Structures Internal to the Cell Wall
Internal structures are vital for cell function, genetic information, and survival.
The Plasma (Cytoplasmic) Membrane
Structure: Phospholipid bilayer, peripheral/integral/transmembrane proteins, glycoproteins, glycolipids.
Fluid mosaic model: Membrane is flexible, proteins and lipids move freely.
Function: Selective permeability, ATP production, photosynthetic pigments (chromatophores).
Movement of Materials Across Membranes
Passive processes: No energy required; substances move from high to low concentration.
Active processes: Energy required; substances move from low to high concentration.
Passive Processes
Simple diffusion: Movement of solute from high to low concentration until equilibrium is reached.

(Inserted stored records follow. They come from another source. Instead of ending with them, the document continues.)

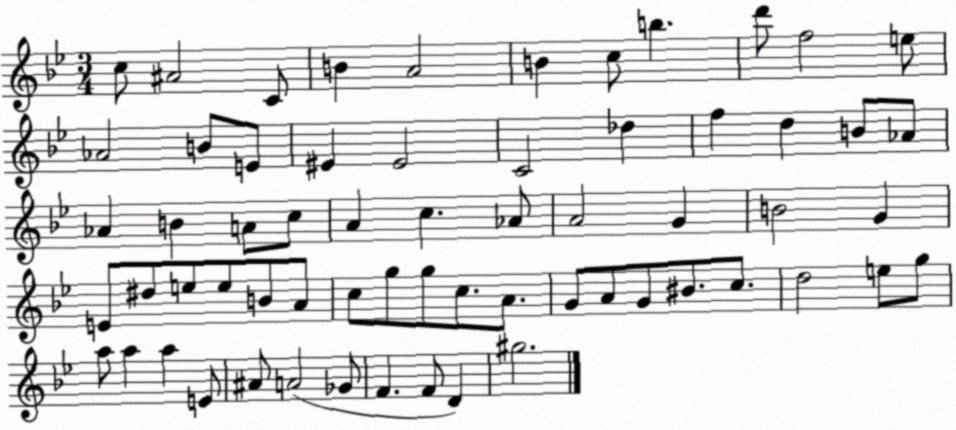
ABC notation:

X:1
T:Untitled
M:3/4
L:1/4
K:Bb
c/2 ^A2 C/2 B A2 B c/2 b d'/2 f2 e/2 _A2 B/2 E/2 ^E ^E2 C2 _d f d B/2 _A/2 _A B A/2 c/2 A c _A/2 A2 G B2 G E/2 ^d/2 e/2 e/2 B/2 A/2 c/2 g/2 g/2 c/2 A/2 G/2 A/2 G/2 ^B/2 c/2 d2 e/2 g/2 a/2 a a E/2 ^A/2 A2 _G/2 F F/2 D ^g2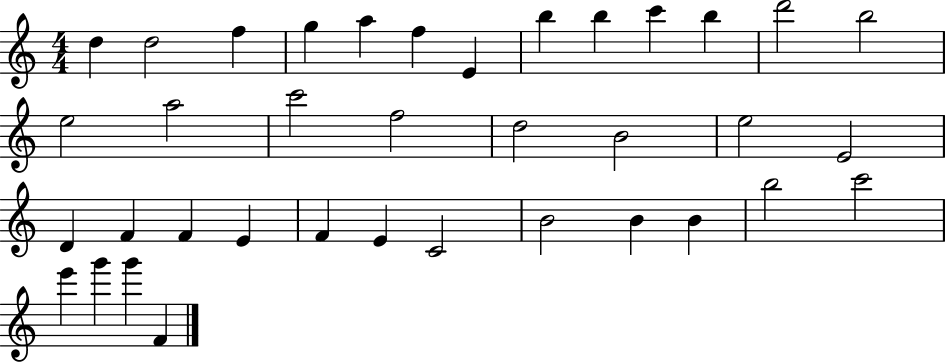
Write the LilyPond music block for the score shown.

{
  \clef treble
  \numericTimeSignature
  \time 4/4
  \key c \major
  d''4 d''2 f''4 | g''4 a''4 f''4 e'4 | b''4 b''4 c'''4 b''4 | d'''2 b''2 | \break e''2 a''2 | c'''2 f''2 | d''2 b'2 | e''2 e'2 | \break d'4 f'4 f'4 e'4 | f'4 e'4 c'2 | b'2 b'4 b'4 | b''2 c'''2 | \break e'''4 g'''4 g'''4 f'4 | \bar "|."
}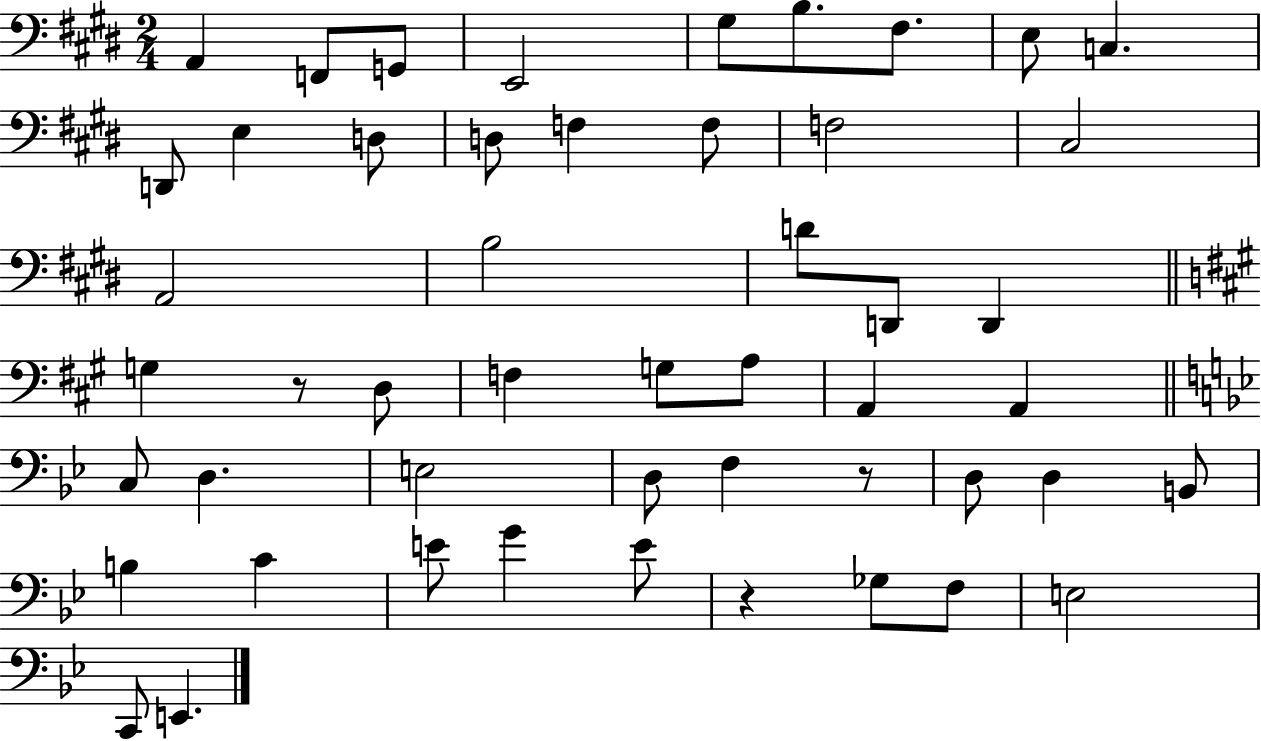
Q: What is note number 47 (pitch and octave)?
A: E2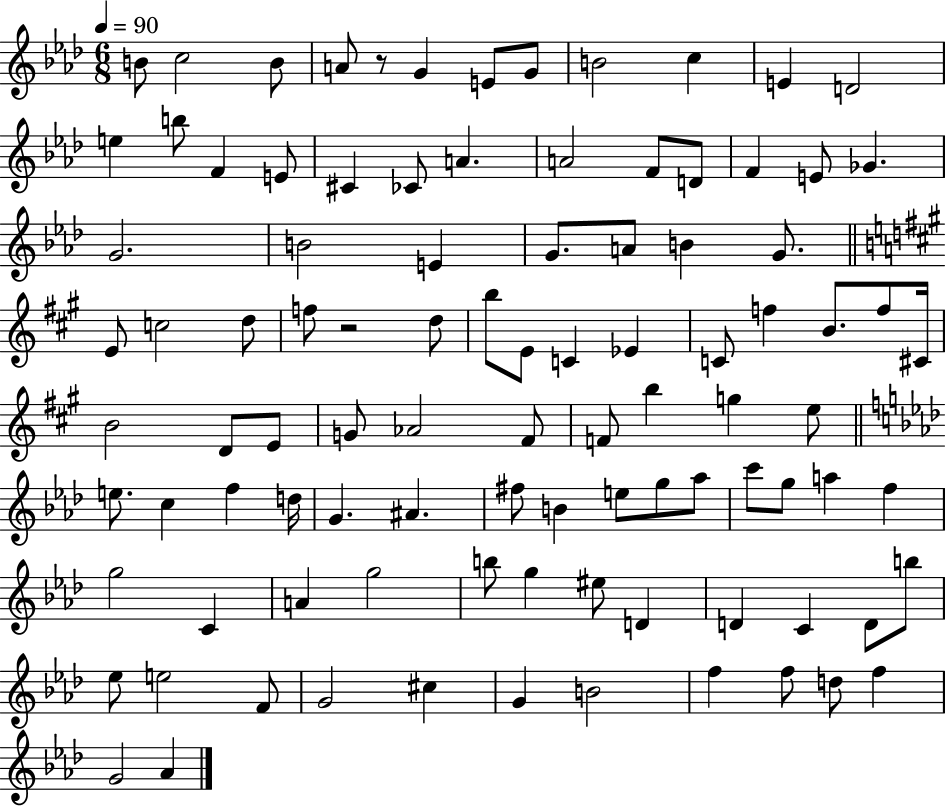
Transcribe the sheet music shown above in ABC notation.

X:1
T:Untitled
M:6/8
L:1/4
K:Ab
B/2 c2 B/2 A/2 z/2 G E/2 G/2 B2 c E D2 e b/2 F E/2 ^C _C/2 A A2 F/2 D/2 F E/2 _G G2 B2 E G/2 A/2 B G/2 E/2 c2 d/2 f/2 z2 d/2 b/2 E/2 C _E C/2 f B/2 f/2 ^C/4 B2 D/2 E/2 G/2 _A2 ^F/2 F/2 b g e/2 e/2 c f d/4 G ^A ^f/2 B e/2 g/2 _a/2 c'/2 g/2 a f g2 C A g2 b/2 g ^e/2 D D C D/2 b/2 _e/2 e2 F/2 G2 ^c G B2 f f/2 d/2 f G2 _A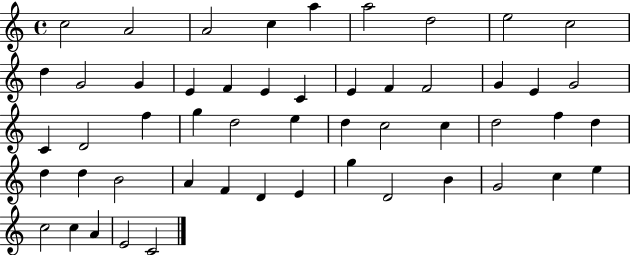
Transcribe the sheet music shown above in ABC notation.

X:1
T:Untitled
M:4/4
L:1/4
K:C
c2 A2 A2 c a a2 d2 e2 c2 d G2 G E F E C E F F2 G E G2 C D2 f g d2 e d c2 c d2 f d d d B2 A F D E g D2 B G2 c e c2 c A E2 C2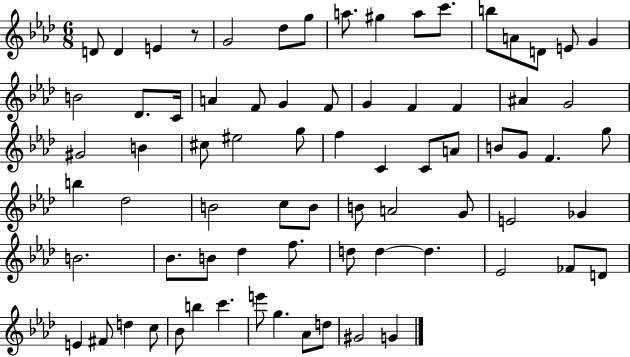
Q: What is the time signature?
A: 6/8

Facilitated diffusion: Integral proteins act as channels/carriers; movement with concentration gradient.
Osmosis: Net movement of water across a selectively permeable membrane from high to low water concentration.
Isotonic solution: Equal solute concentrations; no net water movement.
Hypotonic solution: Lower solute outside; water moves into cell.
Hypertonic solution: Higher solute outside; water moves out of cell.
Active Processes
Active transport: Requires transporter protein and ATP; moves substances against concentration gradient.
Cytoplasm
Definition: Thick, aqueous, elastic substance inside plasma membrane; 80% water plus proteins, carbohydrates, lipids, ions.
Includes: DNA (nucleoid), ribosomes, inclusions, cytoskeleton (cell division, shape, growth, DNA movement).
The Nucleoid
Bacterial chromosome: Circular, double-stranded DNA; not enclosed in nuclear envelope.
Plasmids: Small, extrachromosomal DNA circles; carry noncrucial genes (antibiotic resistance, toxin production), replicate independently, transferable.
Ribosomes
Function: Sites of protein synthesis.
Structure: Made of protein and ribosomal RNA; 70S type in prokaryotes.
Antibiotics: Streptomycin, gentamicin, erythromycin, chloramphenicol interfere with prokaryotic ribosomal function.
Inclusions
Function: Reserve deposits of nutrients.
Types: Metachromatic granules (phosphate), polysaccharide granules (energy), lipid inclusions (energy), sulfur granules (energy), carboxysomes (RuBisCO enzyme for photosynthesis), gas vacuoles (buoyancy), magnetosomes (iron oxide).
Endospores
Definition: Resting cells produced when nutrients are depleted; highly resistant to desiccation, heat, chemicals, radiation.
Produced by: Bacillus and Clostridium genera.
Sporulation: Endospore formation.
Germination: Endospore returns to vegetative state.
Importance: Survival mechanism, not reproductive; significant in food industry.